In the event of an outbreak or a bioterrorist attack, rapid identification of the genetic changes responsible for virulence or drug resistance is essential to mounting an effective response.
Standard DNA sequencing and analysis of a pathogen genome is time-intensive and likely impractical during an emergency. Researchers have now developed a comparative genomics strategy to drastically reduce the time needed to accurately identify unique genetic properties of a potential outbreak strain. This report, which demonstrates the approach using next-generation sequencing technology, is published online today in Genome Research (www.genome.org).
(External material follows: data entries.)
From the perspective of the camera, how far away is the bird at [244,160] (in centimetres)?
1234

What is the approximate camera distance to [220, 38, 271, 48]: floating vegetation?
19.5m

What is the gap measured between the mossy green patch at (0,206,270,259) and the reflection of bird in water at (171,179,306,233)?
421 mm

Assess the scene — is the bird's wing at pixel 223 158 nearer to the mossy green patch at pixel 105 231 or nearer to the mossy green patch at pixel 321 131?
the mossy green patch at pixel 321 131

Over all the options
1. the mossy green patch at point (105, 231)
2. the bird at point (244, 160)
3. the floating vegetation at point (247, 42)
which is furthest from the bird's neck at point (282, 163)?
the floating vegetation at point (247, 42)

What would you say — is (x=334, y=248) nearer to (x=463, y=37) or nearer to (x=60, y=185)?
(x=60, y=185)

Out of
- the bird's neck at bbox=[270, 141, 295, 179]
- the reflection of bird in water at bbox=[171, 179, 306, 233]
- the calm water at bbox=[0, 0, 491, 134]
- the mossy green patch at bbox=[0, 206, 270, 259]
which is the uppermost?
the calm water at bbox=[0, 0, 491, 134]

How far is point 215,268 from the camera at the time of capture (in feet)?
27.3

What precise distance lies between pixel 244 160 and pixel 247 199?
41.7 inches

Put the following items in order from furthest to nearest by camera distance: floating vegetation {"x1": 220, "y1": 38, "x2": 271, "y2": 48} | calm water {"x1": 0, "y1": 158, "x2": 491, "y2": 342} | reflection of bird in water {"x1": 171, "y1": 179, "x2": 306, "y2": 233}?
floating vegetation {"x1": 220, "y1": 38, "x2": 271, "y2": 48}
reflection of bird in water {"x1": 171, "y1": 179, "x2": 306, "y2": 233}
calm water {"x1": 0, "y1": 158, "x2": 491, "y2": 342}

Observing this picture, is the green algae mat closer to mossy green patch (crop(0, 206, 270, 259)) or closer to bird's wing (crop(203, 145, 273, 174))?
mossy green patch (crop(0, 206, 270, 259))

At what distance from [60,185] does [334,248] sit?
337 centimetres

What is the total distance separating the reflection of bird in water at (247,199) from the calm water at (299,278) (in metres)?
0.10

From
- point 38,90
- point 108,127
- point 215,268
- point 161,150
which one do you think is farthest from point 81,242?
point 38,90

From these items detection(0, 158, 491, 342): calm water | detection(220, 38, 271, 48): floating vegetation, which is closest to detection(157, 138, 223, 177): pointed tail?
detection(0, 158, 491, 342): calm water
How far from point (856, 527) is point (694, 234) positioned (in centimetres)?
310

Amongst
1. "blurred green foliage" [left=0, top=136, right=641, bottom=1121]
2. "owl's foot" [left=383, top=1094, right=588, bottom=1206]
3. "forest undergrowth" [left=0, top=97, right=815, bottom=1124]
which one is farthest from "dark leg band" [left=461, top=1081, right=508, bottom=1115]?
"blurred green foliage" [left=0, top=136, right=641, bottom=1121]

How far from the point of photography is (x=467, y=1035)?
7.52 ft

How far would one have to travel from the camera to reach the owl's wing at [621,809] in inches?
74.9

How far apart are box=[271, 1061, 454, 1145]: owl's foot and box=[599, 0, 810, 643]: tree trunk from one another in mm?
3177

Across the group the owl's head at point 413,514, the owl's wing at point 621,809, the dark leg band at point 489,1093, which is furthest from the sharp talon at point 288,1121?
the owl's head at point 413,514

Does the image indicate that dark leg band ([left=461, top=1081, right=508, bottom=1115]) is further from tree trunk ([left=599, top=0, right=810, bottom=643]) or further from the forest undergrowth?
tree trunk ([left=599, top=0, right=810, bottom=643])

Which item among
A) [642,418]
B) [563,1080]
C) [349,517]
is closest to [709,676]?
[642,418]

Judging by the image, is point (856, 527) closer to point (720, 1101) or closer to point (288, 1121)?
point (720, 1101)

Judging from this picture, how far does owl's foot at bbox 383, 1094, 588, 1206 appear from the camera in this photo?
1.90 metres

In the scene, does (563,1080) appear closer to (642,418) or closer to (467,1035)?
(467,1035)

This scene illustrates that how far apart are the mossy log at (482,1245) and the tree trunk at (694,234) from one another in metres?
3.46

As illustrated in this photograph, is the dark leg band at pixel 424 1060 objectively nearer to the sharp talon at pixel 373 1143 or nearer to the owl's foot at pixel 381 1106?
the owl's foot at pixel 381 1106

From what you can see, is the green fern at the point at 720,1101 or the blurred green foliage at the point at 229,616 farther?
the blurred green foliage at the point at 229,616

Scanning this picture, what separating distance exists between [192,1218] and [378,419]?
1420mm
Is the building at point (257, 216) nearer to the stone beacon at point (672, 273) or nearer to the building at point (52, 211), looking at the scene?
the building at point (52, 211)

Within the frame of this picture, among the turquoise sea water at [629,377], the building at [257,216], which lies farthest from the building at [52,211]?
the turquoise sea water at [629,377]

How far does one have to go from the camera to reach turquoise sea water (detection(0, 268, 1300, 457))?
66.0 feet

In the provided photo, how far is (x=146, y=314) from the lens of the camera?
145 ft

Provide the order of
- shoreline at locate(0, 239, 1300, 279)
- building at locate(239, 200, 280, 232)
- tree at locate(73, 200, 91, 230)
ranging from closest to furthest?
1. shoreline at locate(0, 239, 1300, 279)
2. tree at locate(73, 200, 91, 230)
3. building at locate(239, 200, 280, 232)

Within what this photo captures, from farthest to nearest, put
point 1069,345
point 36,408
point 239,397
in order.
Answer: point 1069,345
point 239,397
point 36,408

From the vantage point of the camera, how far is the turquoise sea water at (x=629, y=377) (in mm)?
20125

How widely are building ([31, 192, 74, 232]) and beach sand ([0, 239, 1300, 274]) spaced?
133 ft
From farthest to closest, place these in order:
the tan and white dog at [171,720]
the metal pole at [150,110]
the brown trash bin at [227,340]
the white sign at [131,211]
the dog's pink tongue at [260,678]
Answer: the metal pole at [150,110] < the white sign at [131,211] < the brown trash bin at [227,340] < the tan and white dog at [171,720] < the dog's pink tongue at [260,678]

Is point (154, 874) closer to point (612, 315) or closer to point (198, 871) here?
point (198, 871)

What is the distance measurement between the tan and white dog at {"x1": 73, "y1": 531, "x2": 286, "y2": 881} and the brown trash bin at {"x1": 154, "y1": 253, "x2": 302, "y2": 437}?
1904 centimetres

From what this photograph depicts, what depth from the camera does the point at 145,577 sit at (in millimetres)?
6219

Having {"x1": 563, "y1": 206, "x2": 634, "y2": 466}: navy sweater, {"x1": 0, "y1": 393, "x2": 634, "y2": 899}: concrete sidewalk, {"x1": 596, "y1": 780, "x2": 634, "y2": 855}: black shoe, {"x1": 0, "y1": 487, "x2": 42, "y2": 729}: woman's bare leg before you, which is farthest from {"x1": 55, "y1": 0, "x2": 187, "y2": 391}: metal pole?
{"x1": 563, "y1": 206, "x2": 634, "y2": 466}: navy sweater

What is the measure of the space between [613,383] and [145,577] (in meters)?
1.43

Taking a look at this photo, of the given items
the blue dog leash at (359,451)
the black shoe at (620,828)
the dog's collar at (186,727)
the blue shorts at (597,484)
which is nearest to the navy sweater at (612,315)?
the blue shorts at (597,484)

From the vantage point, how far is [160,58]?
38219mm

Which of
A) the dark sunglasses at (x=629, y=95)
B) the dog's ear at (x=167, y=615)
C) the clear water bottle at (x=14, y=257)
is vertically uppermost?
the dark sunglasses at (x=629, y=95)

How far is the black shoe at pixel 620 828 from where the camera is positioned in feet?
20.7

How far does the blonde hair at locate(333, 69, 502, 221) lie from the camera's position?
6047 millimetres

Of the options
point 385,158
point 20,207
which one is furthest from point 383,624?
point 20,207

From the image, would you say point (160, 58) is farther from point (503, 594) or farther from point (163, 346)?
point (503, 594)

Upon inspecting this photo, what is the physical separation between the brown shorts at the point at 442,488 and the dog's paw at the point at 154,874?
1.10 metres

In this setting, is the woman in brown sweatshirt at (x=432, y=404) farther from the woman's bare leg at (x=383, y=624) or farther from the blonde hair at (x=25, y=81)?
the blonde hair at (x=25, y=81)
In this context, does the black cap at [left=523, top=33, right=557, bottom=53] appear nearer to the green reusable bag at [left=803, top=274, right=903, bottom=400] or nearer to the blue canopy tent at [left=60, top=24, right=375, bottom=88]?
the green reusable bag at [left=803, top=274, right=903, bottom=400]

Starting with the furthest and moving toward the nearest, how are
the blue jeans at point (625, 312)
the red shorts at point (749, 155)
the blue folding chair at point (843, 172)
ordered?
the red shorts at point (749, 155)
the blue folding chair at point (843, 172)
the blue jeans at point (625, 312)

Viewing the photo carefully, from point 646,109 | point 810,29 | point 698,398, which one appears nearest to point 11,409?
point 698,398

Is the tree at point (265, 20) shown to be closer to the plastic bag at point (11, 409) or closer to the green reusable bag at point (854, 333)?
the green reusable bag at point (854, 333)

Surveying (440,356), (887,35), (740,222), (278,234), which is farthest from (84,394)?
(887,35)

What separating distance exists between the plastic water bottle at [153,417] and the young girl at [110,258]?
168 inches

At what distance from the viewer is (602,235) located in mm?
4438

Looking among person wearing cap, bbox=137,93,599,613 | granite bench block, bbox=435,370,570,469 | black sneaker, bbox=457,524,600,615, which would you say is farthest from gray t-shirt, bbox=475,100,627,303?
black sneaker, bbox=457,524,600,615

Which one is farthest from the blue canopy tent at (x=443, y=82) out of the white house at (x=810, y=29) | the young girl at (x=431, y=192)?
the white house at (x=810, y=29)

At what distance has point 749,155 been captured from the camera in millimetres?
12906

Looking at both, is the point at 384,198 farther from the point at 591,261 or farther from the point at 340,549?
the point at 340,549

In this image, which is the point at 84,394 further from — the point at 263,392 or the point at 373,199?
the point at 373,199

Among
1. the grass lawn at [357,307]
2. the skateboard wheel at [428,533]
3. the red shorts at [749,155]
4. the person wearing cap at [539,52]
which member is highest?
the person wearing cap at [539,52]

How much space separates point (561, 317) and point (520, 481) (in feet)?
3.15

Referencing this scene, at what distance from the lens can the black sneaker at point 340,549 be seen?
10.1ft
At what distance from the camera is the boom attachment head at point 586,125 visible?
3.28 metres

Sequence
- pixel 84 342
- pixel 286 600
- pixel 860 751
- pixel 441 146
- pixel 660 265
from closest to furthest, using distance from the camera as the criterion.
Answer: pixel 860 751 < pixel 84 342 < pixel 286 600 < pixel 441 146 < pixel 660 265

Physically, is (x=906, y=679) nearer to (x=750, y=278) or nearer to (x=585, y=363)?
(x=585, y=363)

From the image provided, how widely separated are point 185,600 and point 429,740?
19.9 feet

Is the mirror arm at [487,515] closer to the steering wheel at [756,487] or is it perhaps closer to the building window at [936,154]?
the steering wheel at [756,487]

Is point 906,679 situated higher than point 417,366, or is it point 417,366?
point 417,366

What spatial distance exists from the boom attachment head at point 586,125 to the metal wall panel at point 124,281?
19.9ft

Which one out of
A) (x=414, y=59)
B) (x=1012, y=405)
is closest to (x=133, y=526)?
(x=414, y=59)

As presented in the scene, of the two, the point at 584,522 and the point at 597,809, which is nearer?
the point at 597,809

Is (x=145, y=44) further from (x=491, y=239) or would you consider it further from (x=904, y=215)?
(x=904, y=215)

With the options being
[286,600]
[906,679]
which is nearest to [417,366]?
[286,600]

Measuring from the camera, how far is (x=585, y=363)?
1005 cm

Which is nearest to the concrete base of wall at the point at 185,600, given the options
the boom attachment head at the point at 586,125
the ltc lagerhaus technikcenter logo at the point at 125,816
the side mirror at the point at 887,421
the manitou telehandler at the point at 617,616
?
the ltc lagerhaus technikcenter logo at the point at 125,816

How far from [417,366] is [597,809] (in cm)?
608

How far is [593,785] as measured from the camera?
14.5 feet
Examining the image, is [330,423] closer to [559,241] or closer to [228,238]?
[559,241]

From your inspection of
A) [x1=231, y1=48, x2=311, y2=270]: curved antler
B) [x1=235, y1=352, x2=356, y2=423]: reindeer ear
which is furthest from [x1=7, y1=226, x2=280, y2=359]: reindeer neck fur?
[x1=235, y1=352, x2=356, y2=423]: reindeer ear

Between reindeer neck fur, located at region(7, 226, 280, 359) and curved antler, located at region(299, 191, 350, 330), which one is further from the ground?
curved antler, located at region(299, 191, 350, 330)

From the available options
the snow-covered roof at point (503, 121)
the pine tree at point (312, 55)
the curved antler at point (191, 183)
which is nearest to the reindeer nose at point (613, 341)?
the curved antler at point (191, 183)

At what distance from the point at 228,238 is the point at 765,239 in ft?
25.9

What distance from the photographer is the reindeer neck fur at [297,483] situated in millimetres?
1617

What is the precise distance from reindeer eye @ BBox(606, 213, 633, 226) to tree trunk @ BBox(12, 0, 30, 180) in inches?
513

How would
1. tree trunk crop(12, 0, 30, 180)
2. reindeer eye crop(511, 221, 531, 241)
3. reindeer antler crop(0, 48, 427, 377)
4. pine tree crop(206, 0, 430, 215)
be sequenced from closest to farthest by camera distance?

Sanger DNA sequencing, the established technology used to sequence the genomes of many species, including the genomes of humans and hundreds of bacteria, could potentially be used to sequence and analyze a new human pathogen. However, the time required for sequencing and subsequent analysis, or “finishing,” is such that this approach is not feasible when a rapid response to an outbreak or bioterrorist attack is required. New sequencing technologies are now available, allowing an entire bacterial genome to be sequenced in several hours, but time-intensive finishing steps are still required to determine the complete genome sequence.
In this study, researchers led by Drs. Bernard La Scola and Didier Raoult of the University of the Mediterranean set out to determine whether a rapidly sequenced incomplete genome could be used to quickly characterize an outbreak strain by comparative analysis. “In the context of an outbreak, a quick approach may help to identify immediately the genetic determinants responsible for modified virulence or transmission, explains La Scola. “The aim of this work was to evaluate the recently available automated pyrosequencing technology without finishing for this purpose.”